From [CBS] The County of Los Angeles Board of Supervisors approved a $3.75 million settlement in a federal civil rights lawsuit against sheriff’s deputies in the shooting and killing of a 16-year-old Black boy, authorities announced Tuesday.
Deputies shot and killed Anthony Weber on Feb. 4, 2018, near the 1200 block of 107th Street in South Los Angeles after a foot chase ensued after police told Weber not to move.
Authorities responded to the area after hearing reports of a young man pointing a handgun at a motorist.
Arriving deputies said they saw Weber at an apartment complex that was as a known gang hangout and claimed that that he a handgun tucked into his waistband.
The deputies reported that as they were approaching Weber, he began to run from them.
When one of the deputies was about five to ten feet behind him, he turned and looked at the deputy “as if he was acquiring a target” and reached for his waistband, according to the summary.
One of the deputies then fired 13 shots at Weber.
“Both deputy sheriffs immediately drew their duty weapons, pointed at (Weber), and the first deputy sheriff yelled, `Let me see your hands!”‘ the summary stated.
They "could clearly see" a handgun in his waistband, the summary said.
Considering it was nighttime, the level of detail given by one deputy of the gun was unusual [or in-credible]. He said it was a Smith & Wesson M&P semi-automatic pistol with black Talon grips and a red dot sight.

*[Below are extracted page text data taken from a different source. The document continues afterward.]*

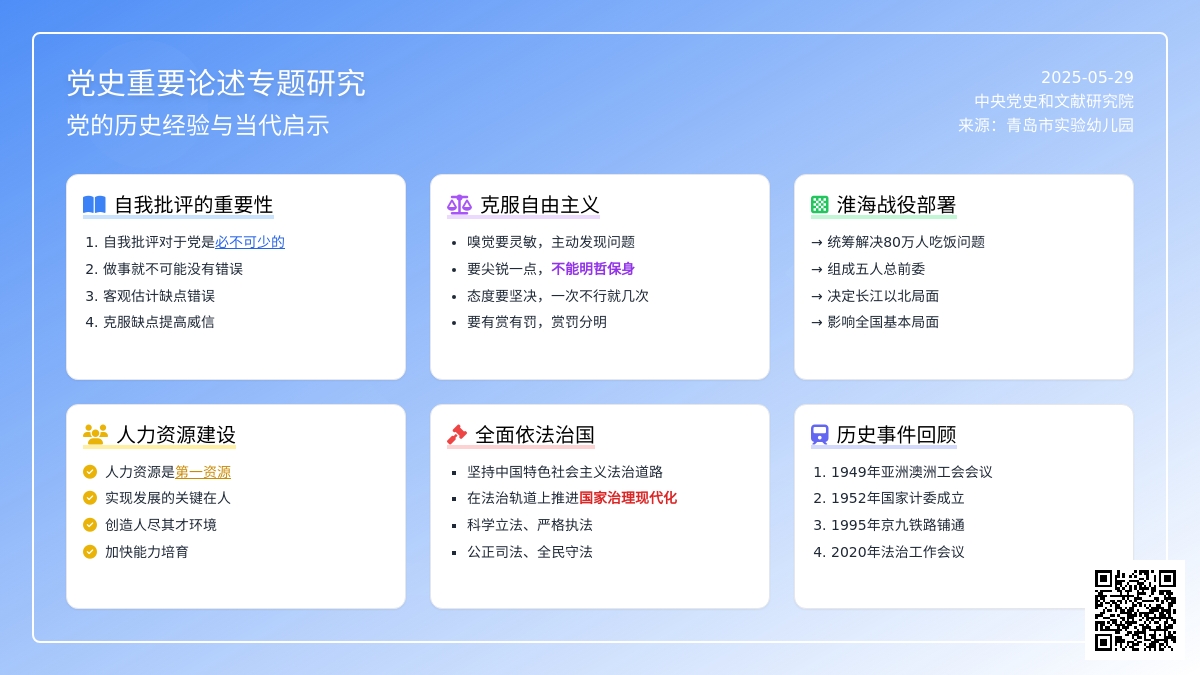 党史重要论述专题研究
党的历史经验与当代启示

2025-05-29
中央党史和文献研究院
来源：青岛市实验幼儿园

自我批评的重要性
1. 自我批评对于党是必不可少的
2. 做事就不可能没有错误
3. 客观估计缺点错误
4. 克服缺点提高威信

克服自由主义
• 嗅觉要灵敏，主动发现问题
• 要尖锐一点，不能明哲保身
• 态度要坚决，一次不行就几次
• 要有赏有罚，赏罚分明

淮海战役部署
→ 统筹解决80万人吃饭问题
→ 组成五人总前委
→ 决定长江以北局面
→ 影响全国基本局面

人力资源建设
人力资源是第一资源
实现发展的关键在人
创造人尽其才环境
加快能力培育

全面依法治国
• 坚持中国特色社会主义法治道路
• 在法治轨道上推进国家治理现代化
• 科学立法、严格执法
• 公正司法、全民守法

历史事件回顾
1. 1949年亚洲澳洲工会会议
2. 1952年国家计委成立
3. 1995年京九铁路铺通
4. 2020年法治工作会议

No weapon was ever found by investigators at the scene. Authorities have said that they believe the weapon may have been picked up by a passerby after a large crowd formed after the shooting occurred.
According to the Sheriff’s Department, a gun matching the description of the one alleged to be in Weber’s possession when he was killed was later retrieved in a residence search of an alleged gang associate [that is, the gun was possessed by someone else - without more, such facts have no relevance to this case].
Weber’s parents filed a lawsuit with Los Angeles federal court in May of 2018 claiming that Weber was unarmed when he was shot.
The complaint said, ‘At the time of the shooting he posed no imminent threat of death or serious physical injury to anyone especially since he was unarmed and his hands were visibly empty when he was fatally shot.
After shooting Weber multiple times, the police did not timely summons medical attention for Weber, who was bleeding profusely and had obvious serious injuries, and police also did not allow and prevented responding medical personnel on-scene to timely render medical aid/assistance to him.
After the shooting the officers involved made false statements to investigators and made false statements to the media in attempts to justify the shooting of an unarmed 16 year-old kid.’ [MORE]
“Anthony Weber committed no crime,” attorney Gregory Yates said last May. “He was unarmed and posed no threat to anyone. These deputies acted as judge, jury, and executioner when they fired multiple shots at an innocent kid.”
Sherrif’s deputies denied these claims - but settled the case for millions.
“Anthony was a devoted, loving son and young father whose life was tragically cut short,” co-lead counsel Dale K. Galipo said last May. “We intend to prove that under the color of authority, the deputies engaged in excessive force and violated the young man’s constitutional rights.”
In the aftermath of the shooting, the courtyard of the apartment complex where he was shot “was flooded with people who were trying to get to the subject and the deputies,” according to a sheriff’s statement released following the shooting.
The board approved the settlement on the advice of counsel who cited the risks and uncertainties of going to trial.